Voilà où nous en sommes, pas fâchés, mais en froid. Il a évité avec grand soin tout sujet de conversation qui aurait pu amener une question d’affaires, de sorte qu’il n’en a été rien dit.
Ma nouvelle n’est pas encore finie, parce que j’ai des doutes sur plusieurs choses ; je te communiquerai cela dans huit jours. Je crois qu’il y a une coupure importante à faire.
J’ai découvert à deux kilomètres de Bezons un très beau bois ; c’est l’autre côté de ce bois des Championt dont je t’ai déjà parlé. C’est absolument désert et inconnu, avec de très jolis sentiers d’herbe et je crois que tous les oiseaux des environs de Paris chassés des lieux fréquentés, se sont donné rendez-vous là. J’y suis retourné après mon dîner, à la nuit tombée, et j’ai entendu trois rossignols qui se répondaient et qui chantaient merveilleusement. Certes s’il m’était permis d’acheter une propriété aux environs de Paris, je choisirais ce petit bois perdu.
Voici un petit renseignement que je voudrais bien avoir ; si Hervé ne peut me le donner, prie-le de le demander aux hommes compétents. « Lorsque par la méthode XXX (allemande) on met le blé en meules pour le faire sécher rapidement par la chaleur développée, ce blé peut-il s’enflammer spontanément par la fermentation, comme le foin. » Je crois que oui, mais Baudry qui connaît pas mal l’agriculture prétend que non. Parce que, dit-il, on ne met le blé en meule que lorsqu’il est sec, puisqu’on ne le fauche qu’à ce moment, tandis que le foin est fauché vert et mis en meule lorsqu’il n’est qu’imparfaitement sec. Je n’ai pas besoin de te dire que ce renseignement est pour Flaubert1. Mais je le lui enverrai à Croisset, car il quitte Paris demain matin.

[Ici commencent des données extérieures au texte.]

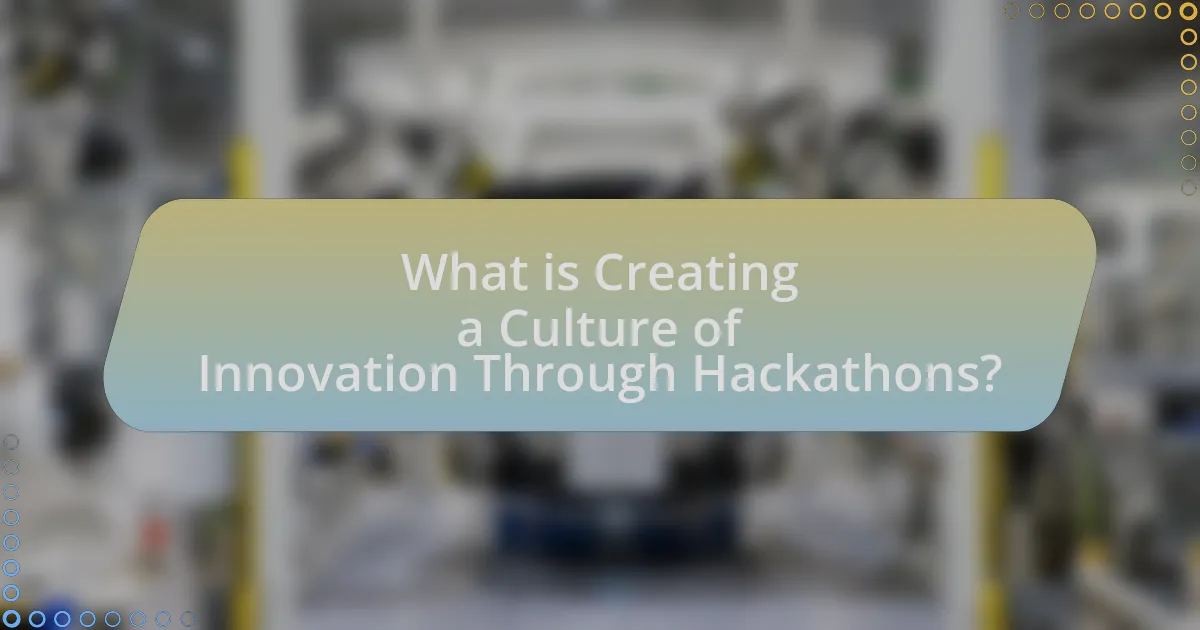 What is Creating a Culture of Innovation Through Hackathons?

Je n’ai pas encore eu le temps d’aller au Salon, et, à vrai dire, j’attends qu’on me prête une carte d’entrée pour n’être pas obligé de payer. Bellangé a eu un tableau reçu enfin, mais il est tellement mauvais que tout le monde en rit. Décidément, ce n’est pas un grand peintre. Le frère de mon ami Leloir vient de vendre son tableau d’Exposition 20 000 francs. C’est joli pour un homme de 28 ans. C’est un petit tableau de genre intitulé « La fête du grand-père ».

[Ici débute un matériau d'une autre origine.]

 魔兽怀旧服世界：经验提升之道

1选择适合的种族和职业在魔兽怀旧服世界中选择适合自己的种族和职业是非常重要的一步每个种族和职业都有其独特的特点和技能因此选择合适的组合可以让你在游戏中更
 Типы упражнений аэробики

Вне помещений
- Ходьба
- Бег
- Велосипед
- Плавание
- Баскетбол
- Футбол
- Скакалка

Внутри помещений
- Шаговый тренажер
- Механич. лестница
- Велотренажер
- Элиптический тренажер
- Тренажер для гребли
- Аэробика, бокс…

Lafaille ne peut pas m’accompagner à la Pentecôte, étant obligé d’aller à Toulouse pour affaires, mais il viendra passer deux jours en septembre.
Dans quel état les dames Frébourg sont-elles revenues à Étretat ? Elles devaient être pas mal démolies l’une et l’autre et comment la mère Fauvel a-t-elle reçu les filles prodigues ? A-t-on tué le veau gras ?

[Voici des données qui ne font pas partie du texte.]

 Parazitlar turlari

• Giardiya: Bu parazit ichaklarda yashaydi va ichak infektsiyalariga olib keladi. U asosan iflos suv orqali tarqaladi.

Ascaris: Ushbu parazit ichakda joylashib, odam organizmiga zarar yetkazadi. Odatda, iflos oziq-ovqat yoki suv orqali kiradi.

Adieu, ma chère mère, je t’embrasse de tout cœur ainsi qu’Hervé. Compliments à Josèphe.
Ton fils,
Guy de Maupassant
Mme d’Escherny a dit qu’elle t’enverrait un remède au moyen duquel tous les Bussières se sont débarrassés du ténia quand ils étaient en Suisse.

1 Pour un épisode de Bouvard et Pécuchet.